▶ PASSAGE TO READ:
Poor GPU performance in Qube

I’ve created a Windows 10 HVM with my GPU passed through.
When playing games that are GPU heavy, I noticed a huge drop off in performance compared to bare metal and KVM passthrough setups I’ve tried previously on this hardware.

When benchmarking using userbenchmark.com (not the most reliable, but easy) I see a huge issue. While my CPU has dropped off a reasonable 5-6% in performance, my GPU has experienced a massive drop off. Below I’ve attached a picture of my results:

I really notice this drop off in 3D apps and games. I would usually pass it off, but it seems out of the ordinary. Is this sort of performance expected when passing through GPU devices using Qubes? Or am I possibly doing something wrong.

I also notice very poor and stuttery USB mouse performance on my passed through PCI USB controller under high load, or doing weirdly specific things like moving my mouse over elements with animated JS on Firefox, which spikes my GPU to 100%. It seems strange.

I’ve also created a Pop! OS Qube and passed through my GPU, and my results were more of the same.

4 Likes

For your USB situation, I would either buy a PCI USB Controller to pass through, or if your board is able you can check sys-usb’s PCI devices and see how many there are and experiment with what corresponds with which ports. Easiest way to do this for me was to start Qubes with qubes.skip_autostart then I would try one at a time attaching the devices that are attached to sys-usb to the HVM and figure out what set of ports it takes up.

If it seems workable (enough ports for Host/Guest) pass it through to your VM and remove it from sys-usb. I have a powered USB hub with a physical USB switch, then a second unpowered switch just for my USB soundbar so I can keep the audio on the host and switch it only when necessary.


For the rest, I don’t have much help to offer but I am experiencing similar. I have tried passing through my NVMe hoping that it was just the poor I/O with the Xen drivers (though I have not tried installing the host onto this drive yet, just mounting games via it).

CPU Pinning didn’t help (I’m on a 5800X so apparently it isn’t necessary), tried different clock timers (hpet disabled, tsc enabled/native). Tried vcpupin, vcpusched and emulatorpin both with smt enabled and disabled with no real difference. I pinned 0-1 to dom0 and the rest to the HVM and did notice it only loads down the cores I have pinned so seems like it’s working decently though I have not done core isolation.

▶ REQUIRED WORK:
1. In the forum thread on poor GPU performance in Qubes, the sentence that begins "Tried vcpupin" names several settings. List every setting it names.
2. Transcribe a section of the forum thread on poor GPU performance in Qubes. Begin at the words "If it seems" and stop after "games via it).".
3. Pick up the forum thread on poor GPU performance in Qubes after its final sentence, and write a few more sentences in the same vein.

▶ GIVEN DATA:
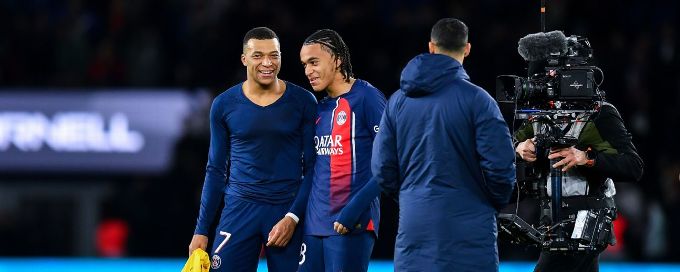 Mbappe double helps PSG to 3-1 win over Metz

▶ ANSWERS TO THE PROBLEMS:
1. vcpupin, vcpusched, emulatorpin

2.
If it seems workable (enough ports for Host/Guest) pass it through to your VM and remove it from sys-usb. I have a powered USB hub with a physical USB switch, then a second unpowered switch just for my USB soundbar so I can keep the audio on the host and switch it only when necessary.


For the rest, I don’t have much help to offer but I am experiencing similar. I have tried passing through my NVMe hoping that it was just the poor I/O with the Xen drivers (though I have not tried installing the host onto this drive yet, just mounting games via it).

3.
Performance in-game for me is roughly half, Cinebench I got the same scores as metal for CPU for Single and Multi Core but my GPU score did drop by about 3000 points. Same framerate on the Linux distros, not noticing the CPU maxing out or even coming close to it and watch -n 1 xenpm get-cpufreq-average does show the cores boosting to ~4.6GHz.

On the host CPU Governor I have set to Performance as well, High Performance power plan in Windows. No virtualization or anything just a bare Win10 with Steam and Cyberpunk and Starfield. Both VMs only show the CPU Frequency as 3.7GHz but from what I can tell this is normal and the cores do actually appear to be boosting.

2 Likes

Yeah, seems like we are both experiencing a huge drop off in GPU performance.

What I noticed is on my PCIe USB Controller is that when the GPU is under high load, for example when I uncap my FPS in a game or run a very intensive game, the USB mouse plugged into the controller is super stuttery. (I’ve tested this on both Linux AND Windows HVMs) There must be some sort of bandwidth issue on PCIe devices preventing them from reaching full performance, at least that’s my theory. Hopefully someone who is more knowledgable about the Qubes architecture could explain this, but it’s just my high-level understanding of what’s going on.

You will notice that CPU heavy games run great, but GPU heavy games are destroyed in performance. One game in particular I get 200-400fps on bare metal, but on Qubes I get 30-80.
However on a more CPU bound game I play there’s a very small barely noticeable drop off.

I’ve tried bench marking with different qvm-pci options like no-strict-reset and permissive, but nothing seems to change.
I hope this is something that’s able to be resolved with an easy fix.

2 Likes

Interesting, I am passing through just an existing controller as my board has 3 so I just robbed one from sys-usb and am using a powered USB Hub and switch to switch between 2 ports on the computer and I have not noticed any drop out. The only USB issues I had was actually when using Qubes to attach the USB devices to the VM, then they were super jittery in game (especially the Division 2 on Win10 with the game installed on the Block device instead of NVMe).

On my Nobara HVM I ran sudo lspci -vv and see LnkSta: Speed 16GT/s, Width x16 for my GPU while running the Cyberpunk benchmark, and LnkSta: Speed 2.5GT/s (downgraded), Width x16 when idling at the desktop which should be functioning normally, maybe try running that and seeing if you can see anything going on with your USB Controller, not sure what other commands might help with that though.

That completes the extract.